YOUR OBJECTIVE
Write out everything from the line containing "Looking at the" down to the line containing "the point at 332,55, the", copying these lines exactly as they appear.

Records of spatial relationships
______

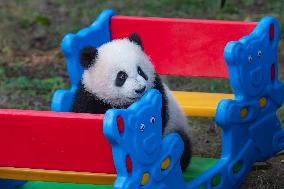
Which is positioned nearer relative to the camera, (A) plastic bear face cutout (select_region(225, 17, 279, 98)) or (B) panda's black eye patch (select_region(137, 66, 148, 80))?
(B) panda's black eye patch (select_region(137, 66, 148, 80))

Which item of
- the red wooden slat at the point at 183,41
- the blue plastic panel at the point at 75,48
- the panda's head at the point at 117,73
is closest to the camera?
the panda's head at the point at 117,73

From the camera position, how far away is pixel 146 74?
332cm

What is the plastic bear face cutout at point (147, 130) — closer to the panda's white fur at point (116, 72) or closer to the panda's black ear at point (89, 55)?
the panda's white fur at point (116, 72)

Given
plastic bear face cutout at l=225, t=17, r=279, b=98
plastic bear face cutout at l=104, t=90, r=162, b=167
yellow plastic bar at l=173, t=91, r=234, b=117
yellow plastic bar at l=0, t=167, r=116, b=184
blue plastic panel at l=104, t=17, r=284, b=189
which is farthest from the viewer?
yellow plastic bar at l=173, t=91, r=234, b=117

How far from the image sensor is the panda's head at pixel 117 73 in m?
3.21

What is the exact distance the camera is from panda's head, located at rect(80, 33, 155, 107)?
10.5 feet

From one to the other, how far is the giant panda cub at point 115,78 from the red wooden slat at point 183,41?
87 centimetres

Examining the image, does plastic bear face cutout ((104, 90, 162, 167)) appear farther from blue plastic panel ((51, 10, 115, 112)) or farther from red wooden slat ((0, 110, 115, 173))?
blue plastic panel ((51, 10, 115, 112))

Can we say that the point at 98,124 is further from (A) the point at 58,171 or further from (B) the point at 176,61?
(B) the point at 176,61

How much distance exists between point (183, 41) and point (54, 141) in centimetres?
167

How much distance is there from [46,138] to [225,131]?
46.3 inches

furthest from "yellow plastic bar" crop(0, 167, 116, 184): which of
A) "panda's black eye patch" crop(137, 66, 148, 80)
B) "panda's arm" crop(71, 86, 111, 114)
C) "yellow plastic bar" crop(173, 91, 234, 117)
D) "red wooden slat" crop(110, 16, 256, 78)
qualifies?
"red wooden slat" crop(110, 16, 256, 78)

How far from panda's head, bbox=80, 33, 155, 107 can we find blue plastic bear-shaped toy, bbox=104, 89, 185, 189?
8.2 inches

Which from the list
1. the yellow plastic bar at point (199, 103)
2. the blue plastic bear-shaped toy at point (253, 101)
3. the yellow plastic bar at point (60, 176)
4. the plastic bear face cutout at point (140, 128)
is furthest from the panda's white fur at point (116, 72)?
the yellow plastic bar at point (199, 103)
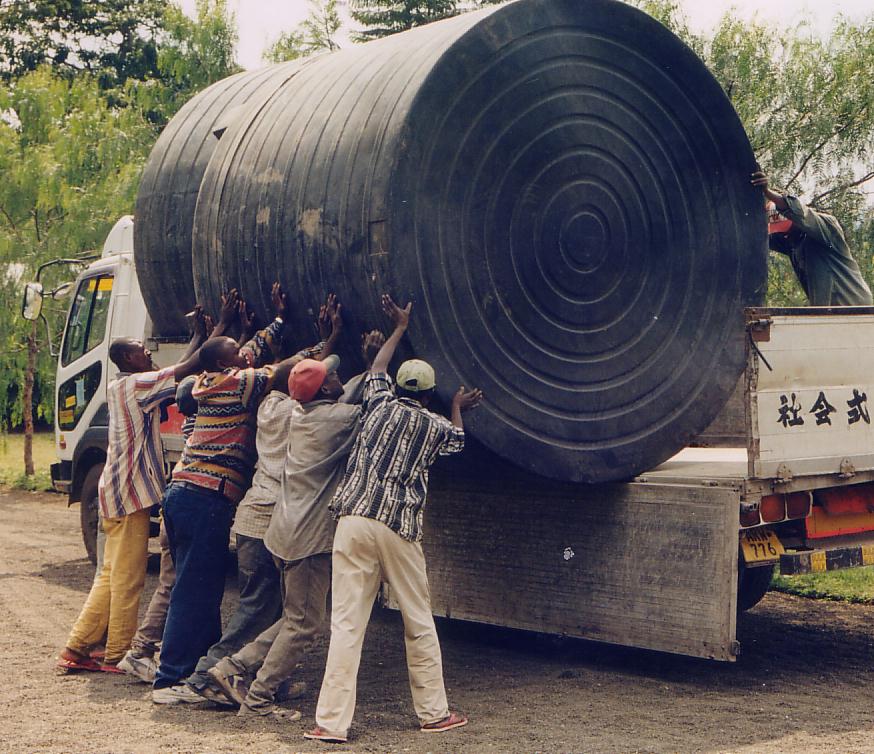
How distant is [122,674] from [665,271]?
3525 millimetres

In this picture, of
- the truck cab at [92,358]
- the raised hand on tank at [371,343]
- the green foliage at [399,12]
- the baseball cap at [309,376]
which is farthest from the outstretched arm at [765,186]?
the green foliage at [399,12]

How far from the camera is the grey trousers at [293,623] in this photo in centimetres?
566

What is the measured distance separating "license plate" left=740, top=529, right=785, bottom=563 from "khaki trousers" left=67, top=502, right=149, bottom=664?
3047 mm

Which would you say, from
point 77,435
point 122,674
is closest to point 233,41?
point 77,435

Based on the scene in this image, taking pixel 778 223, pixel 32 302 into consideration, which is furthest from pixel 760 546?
pixel 32 302

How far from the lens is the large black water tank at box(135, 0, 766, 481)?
17.7ft

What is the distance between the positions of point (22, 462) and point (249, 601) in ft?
55.7

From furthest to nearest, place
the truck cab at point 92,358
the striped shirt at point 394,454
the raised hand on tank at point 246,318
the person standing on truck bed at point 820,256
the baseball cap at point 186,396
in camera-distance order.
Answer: the truck cab at point 92,358 → the person standing on truck bed at point 820,256 → the baseball cap at point 186,396 → the raised hand on tank at point 246,318 → the striped shirt at point 394,454

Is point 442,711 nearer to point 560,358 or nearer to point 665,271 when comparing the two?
point 560,358

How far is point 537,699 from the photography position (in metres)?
5.90

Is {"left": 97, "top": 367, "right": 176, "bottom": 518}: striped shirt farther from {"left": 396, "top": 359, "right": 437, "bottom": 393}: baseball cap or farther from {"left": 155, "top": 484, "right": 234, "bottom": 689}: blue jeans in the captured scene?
{"left": 396, "top": 359, "right": 437, "bottom": 393}: baseball cap

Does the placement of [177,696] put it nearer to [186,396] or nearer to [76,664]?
[76,664]

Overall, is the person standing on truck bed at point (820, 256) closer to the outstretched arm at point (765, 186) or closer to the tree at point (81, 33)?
the outstretched arm at point (765, 186)

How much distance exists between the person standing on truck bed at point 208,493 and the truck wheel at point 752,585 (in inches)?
126
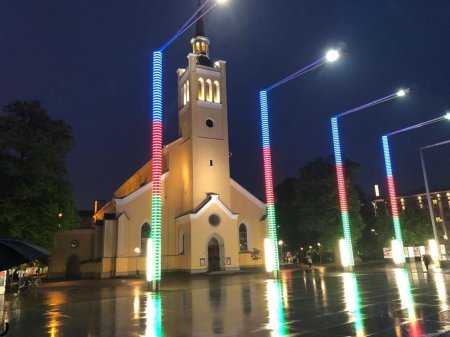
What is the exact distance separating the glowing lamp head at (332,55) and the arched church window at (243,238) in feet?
82.1

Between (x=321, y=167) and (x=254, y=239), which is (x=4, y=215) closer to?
(x=254, y=239)

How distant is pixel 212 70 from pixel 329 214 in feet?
69.0

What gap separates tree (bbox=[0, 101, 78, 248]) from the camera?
22922 millimetres

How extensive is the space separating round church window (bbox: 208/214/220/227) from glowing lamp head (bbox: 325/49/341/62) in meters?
21.1

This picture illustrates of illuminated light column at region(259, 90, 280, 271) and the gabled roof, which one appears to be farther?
the gabled roof

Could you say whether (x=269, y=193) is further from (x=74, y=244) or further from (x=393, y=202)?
(x=74, y=244)

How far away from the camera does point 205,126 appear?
131 feet

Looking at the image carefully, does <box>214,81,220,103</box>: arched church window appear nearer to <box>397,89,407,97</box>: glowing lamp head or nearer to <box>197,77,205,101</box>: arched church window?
<box>197,77,205,101</box>: arched church window

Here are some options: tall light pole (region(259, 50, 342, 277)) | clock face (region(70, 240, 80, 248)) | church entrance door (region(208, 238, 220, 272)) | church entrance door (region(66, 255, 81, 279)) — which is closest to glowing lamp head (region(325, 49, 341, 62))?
tall light pole (region(259, 50, 342, 277))

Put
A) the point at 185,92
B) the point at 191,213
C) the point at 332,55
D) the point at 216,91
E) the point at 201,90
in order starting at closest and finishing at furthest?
the point at 332,55, the point at 191,213, the point at 201,90, the point at 216,91, the point at 185,92

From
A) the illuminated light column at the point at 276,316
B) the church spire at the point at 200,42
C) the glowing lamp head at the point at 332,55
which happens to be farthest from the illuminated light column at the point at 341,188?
the church spire at the point at 200,42

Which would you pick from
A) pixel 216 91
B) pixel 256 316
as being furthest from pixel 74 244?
pixel 256 316

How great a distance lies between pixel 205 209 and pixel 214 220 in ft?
5.13

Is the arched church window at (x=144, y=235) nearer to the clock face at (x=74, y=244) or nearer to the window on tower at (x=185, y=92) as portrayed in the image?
the clock face at (x=74, y=244)
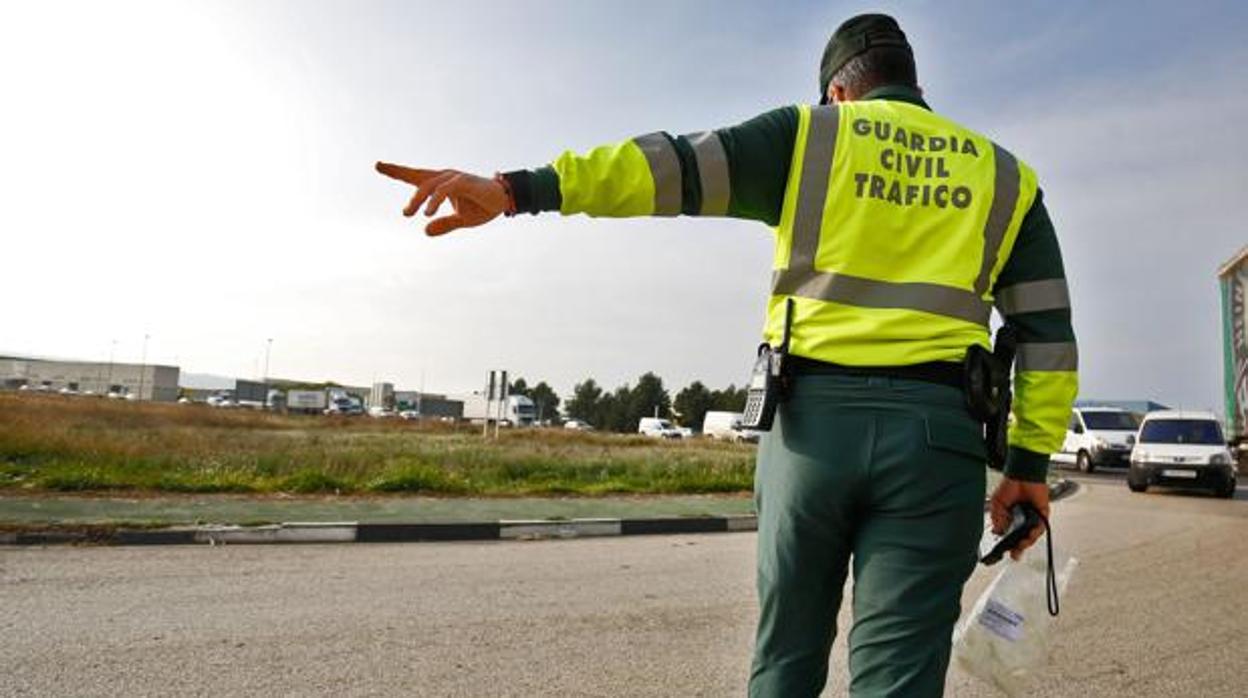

______

REPLY TO THE EXERCISE
Looking at the image carefully, does <box>214,81,220,103</box>: arched church window appear nearer to <box>397,89,407,97</box>: glowing lamp head or nearer to <box>197,77,205,101</box>: arched church window?
<box>197,77,205,101</box>: arched church window

Here are some options: tall light pole (region(259, 50, 342, 277)) | clock face (region(70, 240, 80, 248)) | church entrance door (region(208, 238, 220, 272)) | church entrance door (region(66, 255, 81, 279)) — which is closest to glowing lamp head (region(325, 49, 341, 62))?
tall light pole (region(259, 50, 342, 277))

Put
A) the point at 185,92
B) the point at 191,213
C) the point at 332,55
D) the point at 216,91
E) the point at 201,90
in order starting at closest and finishing at furthest?
the point at 332,55, the point at 191,213, the point at 201,90, the point at 216,91, the point at 185,92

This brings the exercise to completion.